Tuesday, 2 May 2023: 11:00 AM
Scandinavian Ballroom Salon 1-2 (Royal Sonesta Minneapolis Downtown )
Michael P. Vermeuel, Univ. of Minnesota, Saint PAUL, MN; and D. B. Millet, D. K. Farmer, L. Ganzeveld, M. Pothier, M. F. Link, A. J. Visser, M. Riches, S. Williams, and L. A. Garofalo

Dry deposition is the second-largest sink of tropospheric ozone (O3) and has an important influence on surface O3 concentrations. Terrestrial ecosystems remove O3 through a combination of stomatal and nonstomatal processes, with the latter less understood and simply parameterized in models. Dry deposition traditionally refers to the biophysical removal of a gas near the Earth’s surface, but flux observations also include chemical O3 destruction involving reactions with, e.g., nitric oxide (NO) and volatile organic compounds (VOC) within forest canopies. This chemical loss is typically unaccounted-for in data interpretation and model parameterizations. Here, we leverage highly detailed and vertically resolved measurements of O3, VOC, nitrogen oxides (NOx = NO +NO2), carbon dioxide, and water vapor concentration and flux gradients over a temperate coniferous forest to determine the relative contributions of stomatal and nonstomatal O3 losses and thereby calculate its budget. We employed two high-resolution mass spectrometers to provide comprehensive VOC measurements across both mass spectra and used the data to constrain two O3 models: 1) a bulk canopy treatment of dry deposition and chemical loss, and 2) a 1D multi-layered biosphere-atmosphere trace gas exchange model (Multi-Layer Canopy CHemistry and Exchange Model; MLC-CHEM).

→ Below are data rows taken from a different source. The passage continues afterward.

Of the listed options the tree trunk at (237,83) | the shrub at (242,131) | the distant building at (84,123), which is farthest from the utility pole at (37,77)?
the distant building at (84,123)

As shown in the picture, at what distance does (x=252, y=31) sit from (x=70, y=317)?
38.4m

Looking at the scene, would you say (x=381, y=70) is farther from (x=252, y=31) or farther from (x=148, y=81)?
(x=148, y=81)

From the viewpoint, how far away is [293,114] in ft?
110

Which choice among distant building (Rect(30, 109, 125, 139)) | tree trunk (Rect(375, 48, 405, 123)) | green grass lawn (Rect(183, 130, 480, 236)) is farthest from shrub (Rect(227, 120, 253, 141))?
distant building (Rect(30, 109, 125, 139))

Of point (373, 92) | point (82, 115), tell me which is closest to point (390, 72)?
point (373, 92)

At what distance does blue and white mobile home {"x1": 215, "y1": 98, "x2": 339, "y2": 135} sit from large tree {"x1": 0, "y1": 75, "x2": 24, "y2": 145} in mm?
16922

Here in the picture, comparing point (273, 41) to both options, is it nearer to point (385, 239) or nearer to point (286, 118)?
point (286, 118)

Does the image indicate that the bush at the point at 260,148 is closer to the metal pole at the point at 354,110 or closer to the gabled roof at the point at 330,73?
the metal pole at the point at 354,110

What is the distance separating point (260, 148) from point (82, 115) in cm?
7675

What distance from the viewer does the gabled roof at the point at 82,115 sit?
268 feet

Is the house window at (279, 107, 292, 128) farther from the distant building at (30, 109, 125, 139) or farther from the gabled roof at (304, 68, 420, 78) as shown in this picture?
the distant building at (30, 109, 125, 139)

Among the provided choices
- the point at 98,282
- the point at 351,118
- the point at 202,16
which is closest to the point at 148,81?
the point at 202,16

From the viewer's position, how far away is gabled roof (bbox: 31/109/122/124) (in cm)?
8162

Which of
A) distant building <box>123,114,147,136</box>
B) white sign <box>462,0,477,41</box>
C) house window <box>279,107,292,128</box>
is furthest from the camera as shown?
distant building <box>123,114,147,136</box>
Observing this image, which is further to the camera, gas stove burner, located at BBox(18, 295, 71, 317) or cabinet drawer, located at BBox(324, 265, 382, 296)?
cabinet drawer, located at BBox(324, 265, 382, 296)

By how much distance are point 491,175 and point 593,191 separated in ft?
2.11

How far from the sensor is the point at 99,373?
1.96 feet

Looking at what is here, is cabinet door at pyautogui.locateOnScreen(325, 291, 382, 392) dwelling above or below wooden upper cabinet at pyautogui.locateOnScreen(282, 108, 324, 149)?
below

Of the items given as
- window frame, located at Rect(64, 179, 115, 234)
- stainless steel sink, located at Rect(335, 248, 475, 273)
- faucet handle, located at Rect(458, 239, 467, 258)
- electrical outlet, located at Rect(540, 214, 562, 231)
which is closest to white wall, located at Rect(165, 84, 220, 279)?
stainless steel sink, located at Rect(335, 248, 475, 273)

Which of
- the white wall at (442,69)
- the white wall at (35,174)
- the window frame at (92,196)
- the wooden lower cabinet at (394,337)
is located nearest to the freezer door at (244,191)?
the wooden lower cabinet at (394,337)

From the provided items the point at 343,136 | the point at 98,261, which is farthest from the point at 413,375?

We show that observed O3 fluxes at this site were on average 2x higher than explained by dry deposition alone. The chemical loss based on the comprehensive in-canopy VOC and NOx observations does not account for this missing O3 sink. Both models predict similar O3 flux magnitudes and relative contributions by dry deposition and chemistry, with chemistry making up 15% of the simulated daytime O3 flux. We also discuss how measurements of VOC and their oxidation products inform current understanding of in-canopy loss processes.